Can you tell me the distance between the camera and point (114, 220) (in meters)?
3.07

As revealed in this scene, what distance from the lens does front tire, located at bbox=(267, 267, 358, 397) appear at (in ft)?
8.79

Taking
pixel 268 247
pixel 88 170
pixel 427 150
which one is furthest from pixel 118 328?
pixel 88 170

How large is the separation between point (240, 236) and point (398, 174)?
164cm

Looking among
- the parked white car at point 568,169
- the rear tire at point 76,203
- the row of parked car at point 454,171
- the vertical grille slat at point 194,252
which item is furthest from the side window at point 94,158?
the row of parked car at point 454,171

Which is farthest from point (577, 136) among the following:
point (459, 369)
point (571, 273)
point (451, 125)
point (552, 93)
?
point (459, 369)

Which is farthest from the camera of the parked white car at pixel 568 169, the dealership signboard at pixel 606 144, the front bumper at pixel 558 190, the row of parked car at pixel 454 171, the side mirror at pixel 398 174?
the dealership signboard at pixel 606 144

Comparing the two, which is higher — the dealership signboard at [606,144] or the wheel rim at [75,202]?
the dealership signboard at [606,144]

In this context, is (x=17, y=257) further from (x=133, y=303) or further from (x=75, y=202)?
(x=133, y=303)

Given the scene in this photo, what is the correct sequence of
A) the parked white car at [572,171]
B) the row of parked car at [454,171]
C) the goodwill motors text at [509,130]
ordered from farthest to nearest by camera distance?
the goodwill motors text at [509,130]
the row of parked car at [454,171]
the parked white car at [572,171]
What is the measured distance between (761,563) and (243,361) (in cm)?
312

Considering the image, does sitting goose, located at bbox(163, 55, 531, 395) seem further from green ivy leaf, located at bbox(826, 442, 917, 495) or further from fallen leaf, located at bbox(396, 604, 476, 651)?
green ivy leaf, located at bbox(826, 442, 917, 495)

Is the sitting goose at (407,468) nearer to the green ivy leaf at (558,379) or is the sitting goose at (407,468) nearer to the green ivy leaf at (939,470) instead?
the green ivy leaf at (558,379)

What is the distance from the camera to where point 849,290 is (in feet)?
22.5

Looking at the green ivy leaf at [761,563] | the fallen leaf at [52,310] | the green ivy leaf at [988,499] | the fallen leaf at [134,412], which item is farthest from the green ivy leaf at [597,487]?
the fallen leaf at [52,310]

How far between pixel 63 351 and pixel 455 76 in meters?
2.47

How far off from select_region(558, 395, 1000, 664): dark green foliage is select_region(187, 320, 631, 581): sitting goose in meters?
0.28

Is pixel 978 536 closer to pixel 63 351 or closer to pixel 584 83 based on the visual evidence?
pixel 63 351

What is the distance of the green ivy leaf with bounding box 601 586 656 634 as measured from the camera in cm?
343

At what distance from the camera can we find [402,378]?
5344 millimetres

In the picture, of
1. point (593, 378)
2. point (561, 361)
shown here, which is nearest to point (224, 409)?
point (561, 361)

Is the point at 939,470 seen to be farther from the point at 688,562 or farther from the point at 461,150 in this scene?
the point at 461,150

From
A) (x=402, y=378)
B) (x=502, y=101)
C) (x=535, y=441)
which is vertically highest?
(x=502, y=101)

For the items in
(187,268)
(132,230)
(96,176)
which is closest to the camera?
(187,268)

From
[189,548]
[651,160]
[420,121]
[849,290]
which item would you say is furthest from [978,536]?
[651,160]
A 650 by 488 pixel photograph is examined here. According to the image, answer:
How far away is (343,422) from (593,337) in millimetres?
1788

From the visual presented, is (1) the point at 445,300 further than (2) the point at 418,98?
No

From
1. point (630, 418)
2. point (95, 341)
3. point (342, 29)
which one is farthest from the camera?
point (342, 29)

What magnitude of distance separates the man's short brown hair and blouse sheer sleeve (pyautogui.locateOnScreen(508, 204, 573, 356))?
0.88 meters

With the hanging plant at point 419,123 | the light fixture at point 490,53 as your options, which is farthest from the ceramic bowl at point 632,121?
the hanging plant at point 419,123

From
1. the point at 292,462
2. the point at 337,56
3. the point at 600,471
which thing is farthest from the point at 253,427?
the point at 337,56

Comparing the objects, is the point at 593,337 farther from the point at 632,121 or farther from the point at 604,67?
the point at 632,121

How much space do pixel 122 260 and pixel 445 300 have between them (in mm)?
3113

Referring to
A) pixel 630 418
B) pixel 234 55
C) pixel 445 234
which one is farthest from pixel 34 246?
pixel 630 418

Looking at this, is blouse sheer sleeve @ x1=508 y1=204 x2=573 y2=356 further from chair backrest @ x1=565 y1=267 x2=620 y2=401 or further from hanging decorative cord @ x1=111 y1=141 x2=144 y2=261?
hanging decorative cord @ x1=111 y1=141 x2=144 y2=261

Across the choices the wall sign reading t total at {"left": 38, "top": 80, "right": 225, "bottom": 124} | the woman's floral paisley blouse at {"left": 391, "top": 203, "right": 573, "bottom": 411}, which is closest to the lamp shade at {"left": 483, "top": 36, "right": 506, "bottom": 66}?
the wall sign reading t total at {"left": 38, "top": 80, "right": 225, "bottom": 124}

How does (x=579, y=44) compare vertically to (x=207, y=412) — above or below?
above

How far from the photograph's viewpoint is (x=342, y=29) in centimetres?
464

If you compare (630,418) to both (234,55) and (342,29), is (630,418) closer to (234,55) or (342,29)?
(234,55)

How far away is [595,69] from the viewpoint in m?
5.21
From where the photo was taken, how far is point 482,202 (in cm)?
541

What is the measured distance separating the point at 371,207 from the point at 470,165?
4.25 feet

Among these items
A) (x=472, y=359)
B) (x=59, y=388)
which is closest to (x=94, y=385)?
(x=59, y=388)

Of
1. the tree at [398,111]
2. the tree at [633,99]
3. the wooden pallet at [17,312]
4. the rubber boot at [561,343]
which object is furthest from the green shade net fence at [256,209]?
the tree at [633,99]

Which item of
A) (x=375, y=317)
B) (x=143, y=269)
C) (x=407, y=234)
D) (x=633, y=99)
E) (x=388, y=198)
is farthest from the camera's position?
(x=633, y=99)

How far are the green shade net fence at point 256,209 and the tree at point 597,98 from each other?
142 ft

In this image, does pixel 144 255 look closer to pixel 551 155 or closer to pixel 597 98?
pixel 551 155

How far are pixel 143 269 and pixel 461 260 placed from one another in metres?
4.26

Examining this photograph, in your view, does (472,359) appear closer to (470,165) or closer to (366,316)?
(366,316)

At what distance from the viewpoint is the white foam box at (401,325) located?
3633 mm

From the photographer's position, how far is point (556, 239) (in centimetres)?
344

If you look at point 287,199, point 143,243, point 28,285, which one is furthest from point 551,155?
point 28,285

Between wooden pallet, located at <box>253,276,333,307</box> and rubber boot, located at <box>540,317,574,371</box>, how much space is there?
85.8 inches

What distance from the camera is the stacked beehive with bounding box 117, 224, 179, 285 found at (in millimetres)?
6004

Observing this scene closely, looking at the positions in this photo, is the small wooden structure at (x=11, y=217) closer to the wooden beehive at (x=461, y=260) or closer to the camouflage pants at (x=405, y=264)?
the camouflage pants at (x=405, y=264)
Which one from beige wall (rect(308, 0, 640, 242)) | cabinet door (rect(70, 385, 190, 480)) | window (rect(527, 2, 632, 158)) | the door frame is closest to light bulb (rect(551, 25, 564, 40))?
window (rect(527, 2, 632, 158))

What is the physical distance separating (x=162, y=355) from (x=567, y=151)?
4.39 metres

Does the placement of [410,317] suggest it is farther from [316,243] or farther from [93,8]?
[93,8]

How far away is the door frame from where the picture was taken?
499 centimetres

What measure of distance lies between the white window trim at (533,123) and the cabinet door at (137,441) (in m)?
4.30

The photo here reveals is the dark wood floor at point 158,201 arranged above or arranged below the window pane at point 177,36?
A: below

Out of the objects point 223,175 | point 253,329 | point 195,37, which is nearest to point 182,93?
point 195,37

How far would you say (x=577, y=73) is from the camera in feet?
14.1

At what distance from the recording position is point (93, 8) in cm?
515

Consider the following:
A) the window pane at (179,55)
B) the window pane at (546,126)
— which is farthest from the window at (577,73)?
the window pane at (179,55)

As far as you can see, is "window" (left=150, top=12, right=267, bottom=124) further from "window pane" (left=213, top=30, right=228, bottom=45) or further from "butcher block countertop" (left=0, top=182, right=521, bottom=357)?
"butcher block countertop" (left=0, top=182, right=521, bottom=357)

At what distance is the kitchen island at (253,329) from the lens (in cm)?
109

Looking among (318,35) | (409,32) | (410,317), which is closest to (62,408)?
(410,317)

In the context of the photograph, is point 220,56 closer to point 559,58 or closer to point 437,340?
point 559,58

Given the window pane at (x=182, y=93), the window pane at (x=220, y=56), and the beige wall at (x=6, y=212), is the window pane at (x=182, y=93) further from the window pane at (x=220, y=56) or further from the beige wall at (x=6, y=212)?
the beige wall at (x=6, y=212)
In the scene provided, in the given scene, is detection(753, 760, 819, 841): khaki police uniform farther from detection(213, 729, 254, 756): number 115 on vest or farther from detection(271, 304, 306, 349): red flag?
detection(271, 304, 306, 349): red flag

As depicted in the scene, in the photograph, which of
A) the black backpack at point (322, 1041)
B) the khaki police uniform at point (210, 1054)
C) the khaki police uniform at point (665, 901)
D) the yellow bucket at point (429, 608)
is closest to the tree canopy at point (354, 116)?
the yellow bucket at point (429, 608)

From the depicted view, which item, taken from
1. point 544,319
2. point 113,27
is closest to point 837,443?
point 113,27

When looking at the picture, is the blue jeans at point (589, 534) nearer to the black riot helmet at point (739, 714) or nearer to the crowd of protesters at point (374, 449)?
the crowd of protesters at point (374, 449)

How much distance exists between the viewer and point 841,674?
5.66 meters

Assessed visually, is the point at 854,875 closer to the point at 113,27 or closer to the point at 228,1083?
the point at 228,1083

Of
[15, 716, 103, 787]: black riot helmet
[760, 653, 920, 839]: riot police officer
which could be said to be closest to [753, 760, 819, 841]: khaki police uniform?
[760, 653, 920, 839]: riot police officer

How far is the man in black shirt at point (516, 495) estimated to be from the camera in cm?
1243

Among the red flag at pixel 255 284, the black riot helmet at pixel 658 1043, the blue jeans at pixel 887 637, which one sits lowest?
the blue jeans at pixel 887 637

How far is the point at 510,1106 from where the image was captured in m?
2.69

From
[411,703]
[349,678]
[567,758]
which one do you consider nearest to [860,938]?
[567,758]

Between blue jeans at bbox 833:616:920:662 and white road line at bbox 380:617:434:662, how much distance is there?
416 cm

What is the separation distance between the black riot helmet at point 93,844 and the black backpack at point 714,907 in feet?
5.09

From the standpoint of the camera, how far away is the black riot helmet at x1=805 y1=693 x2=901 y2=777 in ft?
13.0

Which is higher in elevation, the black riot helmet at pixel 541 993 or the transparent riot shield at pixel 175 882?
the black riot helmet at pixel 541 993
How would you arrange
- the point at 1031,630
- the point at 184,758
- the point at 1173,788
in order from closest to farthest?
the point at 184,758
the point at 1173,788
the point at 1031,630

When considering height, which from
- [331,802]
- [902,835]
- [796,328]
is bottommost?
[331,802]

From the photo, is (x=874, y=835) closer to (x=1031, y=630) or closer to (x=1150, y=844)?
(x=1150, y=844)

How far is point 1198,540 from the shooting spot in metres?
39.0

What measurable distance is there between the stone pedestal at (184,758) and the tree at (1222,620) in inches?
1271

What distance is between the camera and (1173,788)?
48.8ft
◆ ◆ ◆ ◆
■ O que se pede ■
Por favor, transcreva sem nenhuma alteração o trecho dos dados acima que vai da linha que contém "How far is point 1198,540" até o fim dos dados, incluindo essa primeira linha e a última.

■ Resolução escrita ■
How far is point 1198,540 from the shooting spot in metres?
39.0

What measurable distance is there between the stone pedestal at (184,758) and the tree at (1222,620) in inches?
1271

What distance is between the camera and (1173,788)?
48.8ft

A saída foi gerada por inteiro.